Exercise passage:
Schedule

April 28th, 2025

Please submit questions for our panelists here.

Time Event
8:30 AM Opening
8:35 AM Invited Speaker (Online): Baharan Mirzasoleiman
9:20 AM Invited Speaker: Pavel Izmailov
10:00 AM Break / Poster Session / Informal Networking
10:30 AM Invited Speaker: Chelsea Finn
11:15 AM Invited Speaker: Stefano Sarao Mannelli
12:00 PM Break / Poster Session / Informal Networking
1:30 PM Invited Speaker: Aditi Raghunathan
2:15 PM Invited Speaker: Andrew Lampinen
3:00 PM Break / Poster Session / Informal Networking
3:30 PM Invited Speaker: David Lopez-Paz
4:15 PM Oral Presentations — Announcing Best Papers
5:10 PM Panel



Talk Details

Pavel Izmailov

Title: Weak-to-strong generalization

Abstract: Widely used alignment techniques, such as reinforcement learning from human feedback (RLHF), rely on the ability of humans to supervise model behavior—for example, to evaluate whether a model faithfully followed instructions or generated safe outputs. However, future models will behave in complex ways too difficult for humans to reliably evaluate. Humans will only be able to weakly supervise superhuman models. We would then need the models to correctly generalize from this weak and limited supervision, avoiding shortcut solutions. We study an analogy to this problem: can weak model supervision elicit the full capabilities of a much stronger model? We test this using a range of pretrained language models in the GPT-4 family on natural language processing (NLP), chess, and reward modeling tasks. We find that when we naively finetune strong pretrained models on labels generated by a weak model, they consistently perform better than their weak supervisors, a phenomenon we call weak-to-strong generalization. However, we are still far from recovering the full capabilities of strong models with naive finetuning alone, suggesting that techniques like RLHF may scale poorly to superhuman models without further work. We find that simple methods can often significantly improve weak-to-strong generalization: for example, when finetuning GPT-4 with a GPT-2-level supervisor and an auxiliary confidence loss, we can recover close to GPT-3.5-level performance on NLP tasks. Our results suggest that it is feasible to make empirical progress today on a fundamental challenge of aligning superhuman models.

Records supplied:
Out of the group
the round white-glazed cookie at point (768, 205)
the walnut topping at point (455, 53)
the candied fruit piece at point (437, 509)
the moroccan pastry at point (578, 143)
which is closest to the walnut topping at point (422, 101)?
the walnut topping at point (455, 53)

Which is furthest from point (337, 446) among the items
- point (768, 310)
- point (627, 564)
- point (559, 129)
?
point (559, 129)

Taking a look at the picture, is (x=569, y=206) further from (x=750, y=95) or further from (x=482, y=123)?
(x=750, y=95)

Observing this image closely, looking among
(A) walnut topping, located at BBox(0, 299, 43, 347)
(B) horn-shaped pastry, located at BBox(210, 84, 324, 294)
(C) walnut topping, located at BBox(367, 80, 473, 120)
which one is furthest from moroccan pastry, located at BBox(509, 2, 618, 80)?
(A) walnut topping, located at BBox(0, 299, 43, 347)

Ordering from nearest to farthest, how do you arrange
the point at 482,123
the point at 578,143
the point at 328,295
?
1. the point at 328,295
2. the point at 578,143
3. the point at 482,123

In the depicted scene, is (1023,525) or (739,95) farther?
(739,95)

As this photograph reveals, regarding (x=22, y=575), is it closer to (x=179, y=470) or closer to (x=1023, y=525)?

What you will do:
A) According to the workshop schedule page, at what time does the panel start?
B) Carry on the workshop schedule page, starting right after its last sentence.

Your responses:
A) 5:10 PM.

B)
Andrew Lampinen

Title: The real shortcuts were the representations we learned along the way

Abstract: In this talk, I will outline how feature complexity shapes dynamics of representation learning and generalization in the presence of spurious features. First, I will briefly show a few examples of simplicity biases, and how they relate to model representations. I will then discuss how simplicity biases persist in learned representations even once more complex features have been learned, and how this can affect downstream learning (and interpretability). However, understanding these biases also gives us tools to understand and improve model generalization. I will illustrate these by showing how adding explanatory signals can shape model generalization when features are confounded. Finally, I will close with two examples that take inspiration from cognitive science to illustrate that shortcuts are not strictly harmful. The first is a case study of logic problems where humans and language models both use shortcuts in ways that can be rationalized. The second is an example where shortcut features actually improve generalization, even to distributions where the shortcuts no longer work, by changing the way models represent the input. I hope that this talk will convince you to take a representational perspective on simplicity, shortcuts, and spurious correlations.

Aditi Raghunathan

Title:Catastrophic overtraining of language models

Abstract:Modern language models follow a two-stage paradigm: extensive pre-training on uncurated web text, followed by targeted post-training (e.g., instruction tuning) to specialize their skills. Conventional wisdom holds that scaling up pre-training data enriches the learned representations and improves the robustness of post-training. Our recent findings overturn this assumption: beyond a critical token threshold, additional data drives models into catastrophic overtraining—a regime in which more pre-training can actually degrade downstream performance.This talk will unpack the mechanisms behind this counterintuitive phenomenon and outline mitigation strategies—showing why “just add more pre-training data” is no longer a sure route to more robust models.